Provided text:
▬▬▬▬▬▬▬▬▬▬

I'm trying to reshape a dataframe to get it into a more usable structure for graphing and right now what I've been doing is reshaping the df using iterrows or itertuples, following What is the most efficient way to loop through dataframes with pandas?
Below is a overly simplified dataset, but the real dataset will have tens of thousands of more rows.
group subtopic code
fruit grapes 110A
fruit apple 110B
meat pork 220A
meat chicken 220B
meat duck 220C
vegetable lettuce 300A
vegetable tomato 310A
vegetable asparagus 320A
Basically, I want to create a new column ("code2") based on whether column ("code") shares the same value in column "group".
I tried running the following code:
df = pd.read_excel(file1, sheetname = 'Sheet3')
def reshape_iterrows(df):
reshape = []
for i, j, in df.iterrows():
for _, k in df.iterrows():
if (j['code'] == k['code']):
pass
elif j['group'] == 'nan':
reshape.append({'code1':j['code'],
'code2': j['code'],
'group': 'None'})
elif (j['group'] == k['group']):
reshape.append({'code1': j['code'],
'code2': k['code'],
'group': j['group']})
else:
pass
return reshape
reshape_iterrows(df)
or using itertuples:
def reshape_iterrows(df):
reshape = []
for row1 df.itertuples():
for row2 in df.itertuples():
if (row1[3] == row2[3]):
pass
elif row1[1] == 'nan':
reshape.append({'code1':row1[3],
'code2': row1[3],
'group': 'None'})
elif (row1[1] == row2[1]):
reshape.append({'code1': row1[3],
'code2': row2[3],
'group': row1[1]})
else:
pass
return reshape
I pass reshape to pd.DataFrame() and the expected output is below, which I then use the code1 and code2 columns as the source and target parameters within nx.from_pandas_edgelist to generate a graph.
code1 code2 group
0 110A 110B fruit
1 110B 110A fruit
2 220A 220B meat
3 220A 220C meat
4 220B 220A meat
5 220B 220C meat
6 220C 220A meat
7 220C 220B meat
8 300A 300B vegetable
9 300A 300C vegetable
10 300B 300A vegetable
11 300B 300C vegetable
12 300C 300A vegetable
13 300C 300B vegetable
Like others I'm interested in finding a more efficient way to iterate perhaps using Numpy's boolean operations? Looking for guidance on how I would approach getting the same result using vectorized/array operations.
Thanks!

▬▬▬▬▬▬▬▬▬▬

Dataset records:
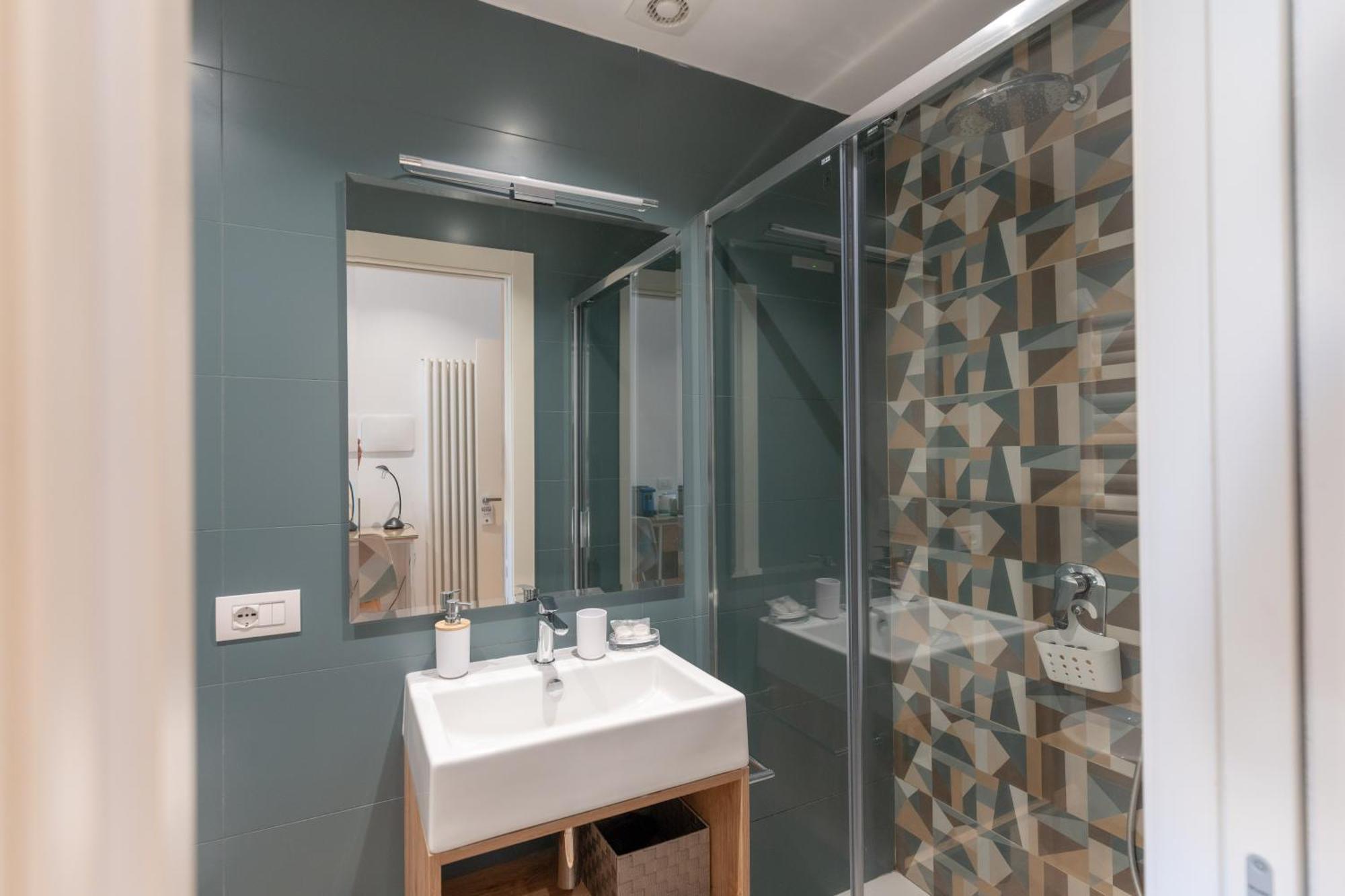 B&B Amadema Sorrento Luaran gambar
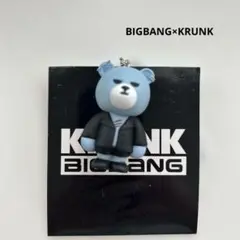 BIGBANG ビックバンKRUNK キーホルダー O.TO.10 - メルカリ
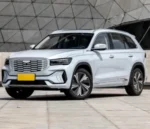 2026 Geely Monjaro Hybrid– In Stock in China - Image 3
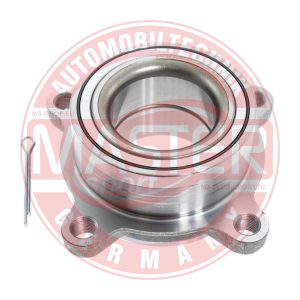 Set rulment roata MITSUBISHI L200 / TRITON (KJ_, KK_, KL_) 2.5 DI-D 4WD diesel 136 cai MASTERSPORT GERMANY 7451-SET-MS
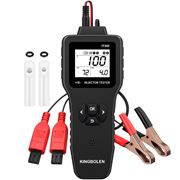 Obrázek Profesionální tester vstřikovačů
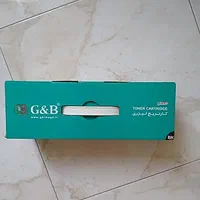 کارتریج پرینترA36|پرینتر، اسکنر، کپی، فکس|تهران, شهرک غرب|دیوار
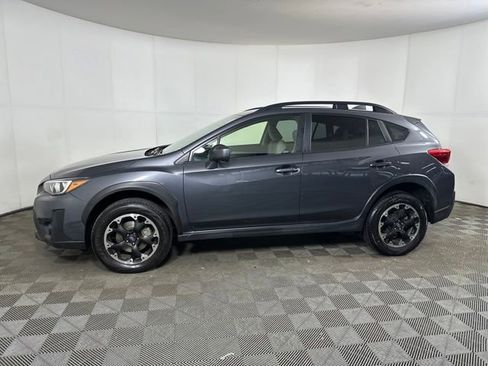 Used 2023 Subaru Crosstrek 2.0i Premium image 6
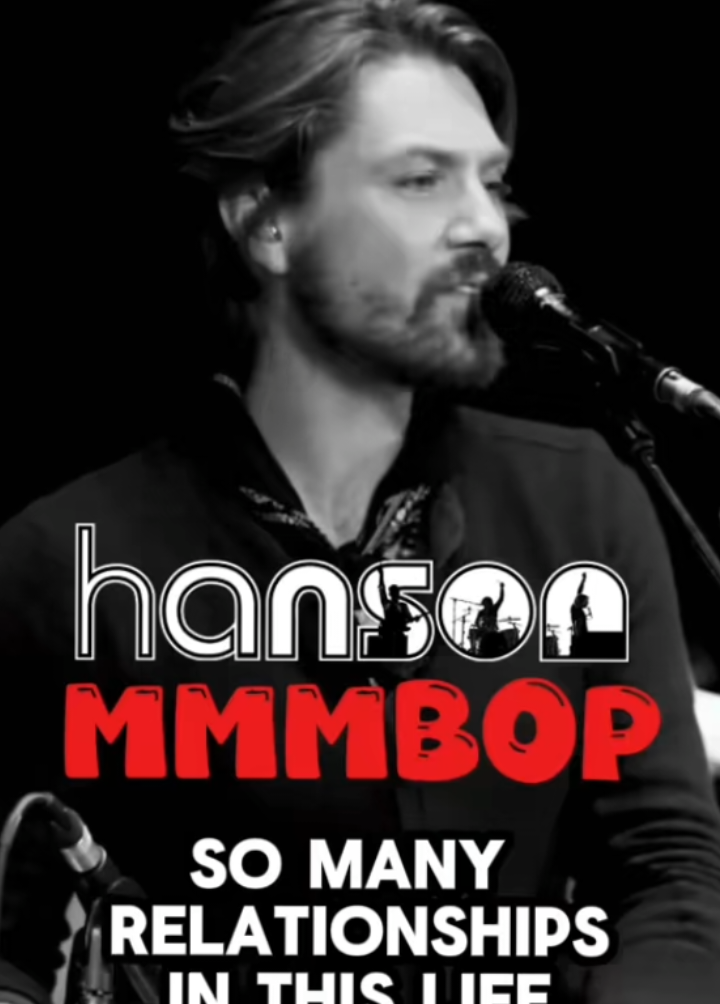 @Hansonized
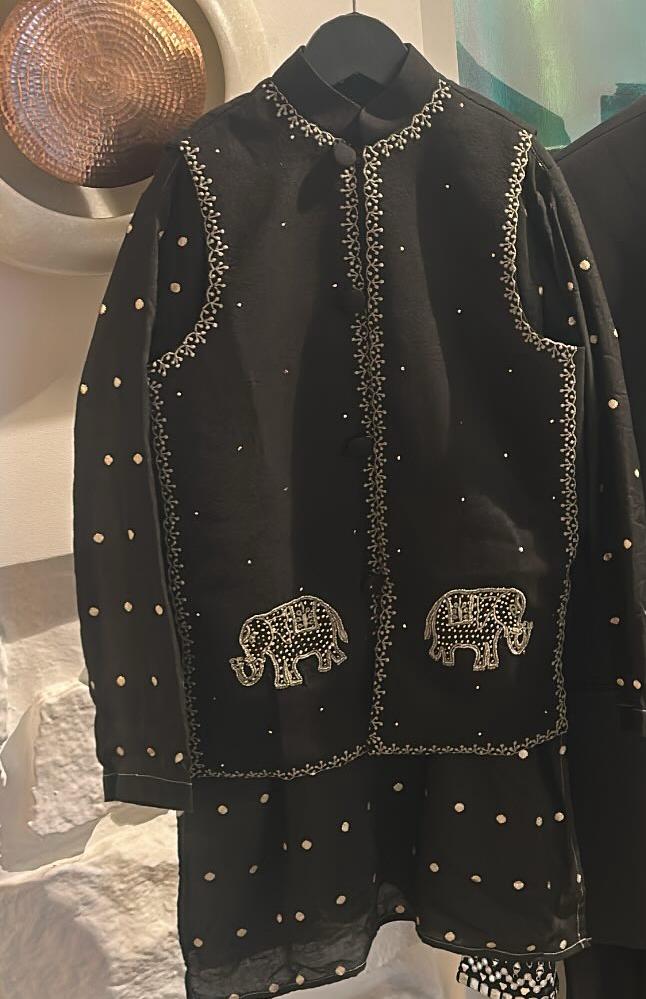 elephant parade jacket set elephant parade jacket set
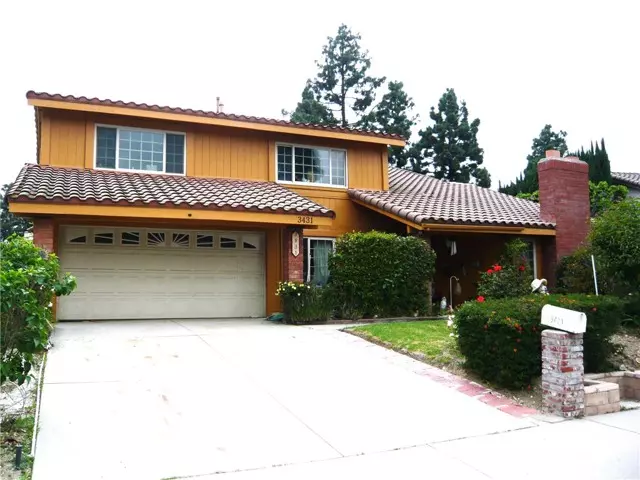 3431 Casco CT, Hacienda Heights, CA 91745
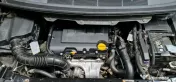 opel zafira 2015 1.4 gpl 140cp 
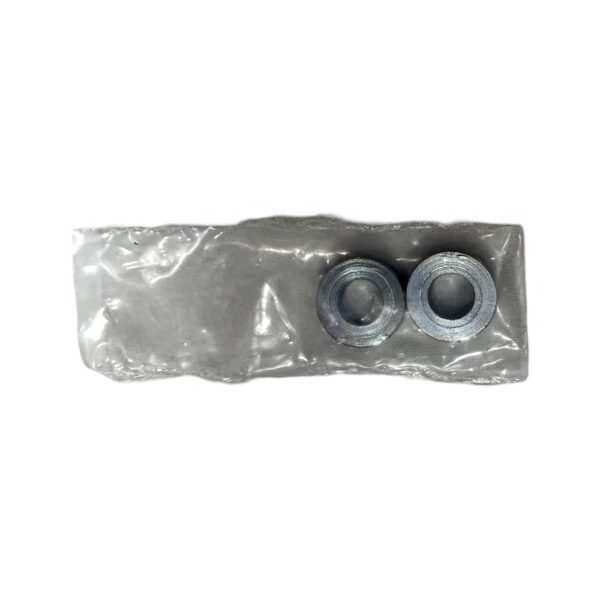 Royal Enfield Guerrilla 450 Radiator Guard - Image 2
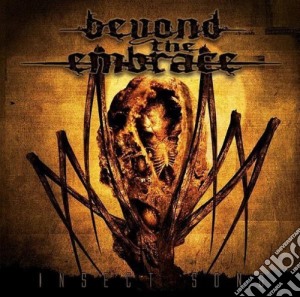 Beyond The Embrace - Insect Song cd musicale di Beyond The Embrace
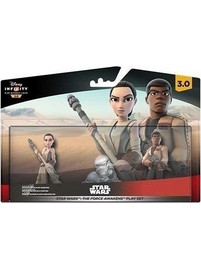 Disney Infinity 3.0 Star Wars The Force Awakens (IQAY000013)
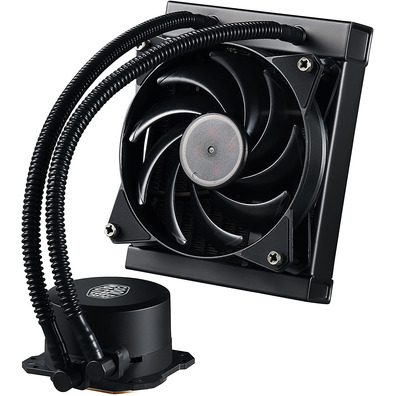 Liquid Cooling Coolermaster 120 Intel/AMD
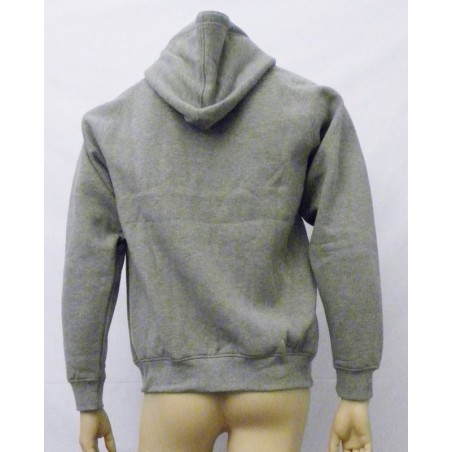 Sudadera con capucha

▬▬▬▬▬▬▬▬▬▬

Instructions to follow: Reproduce word for word the part of the pandas forum post starting with "I'm trying to" and going on through "dataframes with pandas?". Work only from the pandas forum post.

Your response:
I'm trying to reshape a dataframe to get it into a more usable structure for graphing and right now what I've been doing is reshaping the df using iterrows or itertuples, following What is the most efficient way to loop through dataframes with pandas?